Pintu terbuka. Menampakkan sosok ayah Dias.
"Nak Mika, bisa ikut Om sebentar?"
"Bisa, Om."
Mika mengikuti langkah ayah Dias.
"Bentar ya," ucap Mika.
Dias mengangguk.
"Jadi sebenarnya apa yang terjadi? Om harus berpikir dua atau bahkan tiga kali untuk membiarkan Dias kuliah lagi di sana. Kejadian ini benar-benar membuat Om dan Tante tidak tenang," ucap ayah Dias setelah memastikan dia dan Mika sudah berada jauh dari kamar rawat inap Dias.
Mika menghela napas, "Saya juga masih belum tahu pasti bagaimana kejadiannya."

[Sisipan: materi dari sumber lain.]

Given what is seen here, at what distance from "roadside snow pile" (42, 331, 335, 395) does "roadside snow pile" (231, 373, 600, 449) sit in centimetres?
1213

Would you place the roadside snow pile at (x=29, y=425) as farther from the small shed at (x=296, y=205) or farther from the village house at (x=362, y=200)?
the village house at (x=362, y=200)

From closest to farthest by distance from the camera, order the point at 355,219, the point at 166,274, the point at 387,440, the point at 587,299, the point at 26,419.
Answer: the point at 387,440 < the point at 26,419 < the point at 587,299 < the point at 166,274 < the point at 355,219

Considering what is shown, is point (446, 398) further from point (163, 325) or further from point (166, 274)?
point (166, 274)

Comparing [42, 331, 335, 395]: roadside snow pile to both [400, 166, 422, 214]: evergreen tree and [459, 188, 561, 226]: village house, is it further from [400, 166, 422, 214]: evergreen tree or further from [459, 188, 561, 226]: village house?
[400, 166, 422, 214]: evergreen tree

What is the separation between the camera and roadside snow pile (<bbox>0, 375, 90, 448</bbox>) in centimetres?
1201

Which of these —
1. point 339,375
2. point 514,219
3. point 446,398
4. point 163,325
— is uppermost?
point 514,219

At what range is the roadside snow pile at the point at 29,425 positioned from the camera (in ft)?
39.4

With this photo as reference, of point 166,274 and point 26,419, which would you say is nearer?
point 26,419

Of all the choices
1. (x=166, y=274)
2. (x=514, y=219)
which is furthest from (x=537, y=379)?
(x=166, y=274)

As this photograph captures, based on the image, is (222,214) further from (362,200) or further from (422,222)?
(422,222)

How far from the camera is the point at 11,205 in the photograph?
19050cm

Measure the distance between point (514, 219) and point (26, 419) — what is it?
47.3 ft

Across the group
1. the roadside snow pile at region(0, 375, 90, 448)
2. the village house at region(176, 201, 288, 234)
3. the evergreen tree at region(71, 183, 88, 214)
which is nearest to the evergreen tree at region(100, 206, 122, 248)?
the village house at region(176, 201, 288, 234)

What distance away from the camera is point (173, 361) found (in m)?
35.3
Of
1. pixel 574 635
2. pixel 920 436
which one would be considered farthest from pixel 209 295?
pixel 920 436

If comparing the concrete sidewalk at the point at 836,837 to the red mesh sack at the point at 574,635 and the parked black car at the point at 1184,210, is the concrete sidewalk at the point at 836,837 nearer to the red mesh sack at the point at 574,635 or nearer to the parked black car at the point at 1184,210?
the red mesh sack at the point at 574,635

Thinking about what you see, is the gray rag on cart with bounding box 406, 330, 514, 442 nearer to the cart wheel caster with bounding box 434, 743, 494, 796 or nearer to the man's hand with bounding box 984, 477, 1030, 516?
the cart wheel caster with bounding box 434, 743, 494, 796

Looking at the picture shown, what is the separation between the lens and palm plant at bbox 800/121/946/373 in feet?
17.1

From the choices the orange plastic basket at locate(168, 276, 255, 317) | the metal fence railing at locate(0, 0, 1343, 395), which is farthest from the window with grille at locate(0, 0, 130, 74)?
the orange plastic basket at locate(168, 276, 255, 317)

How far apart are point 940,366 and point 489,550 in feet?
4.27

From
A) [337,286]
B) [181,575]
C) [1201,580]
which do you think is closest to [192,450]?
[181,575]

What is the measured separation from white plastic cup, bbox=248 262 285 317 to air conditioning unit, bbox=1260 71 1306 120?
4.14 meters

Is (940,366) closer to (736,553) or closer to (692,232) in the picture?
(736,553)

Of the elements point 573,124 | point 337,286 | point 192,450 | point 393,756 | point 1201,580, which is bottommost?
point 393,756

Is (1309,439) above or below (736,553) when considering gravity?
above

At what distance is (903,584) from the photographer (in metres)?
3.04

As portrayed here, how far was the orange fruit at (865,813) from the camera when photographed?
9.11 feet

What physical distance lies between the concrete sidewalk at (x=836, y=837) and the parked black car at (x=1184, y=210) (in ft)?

"Om akan bawa Dias pulang untuk sementara. Dan masih mempertimbangkan akan melaporkan hal ini ke polisi atau tidak. Demi Tuhan, taruhannya nyawa, Mika. Ini bukan perkelahian biasa."
Mika mengangguk setuju.
"Saya akan berusaha semampu saya agar Dias mau membuka diri, Om."
"Tolong ya. Kami tahu bisa mengandalkan Nak Mika."
"Iya, Om."
"Sekarang ikut ke rumah, kan? Mamanya masih mengurus administrasi di bawah."
"Nggak ikut, Om. Cuma antar Dias sampe masuk mobil aja. Tadi saya udah bilang juga ke Dias."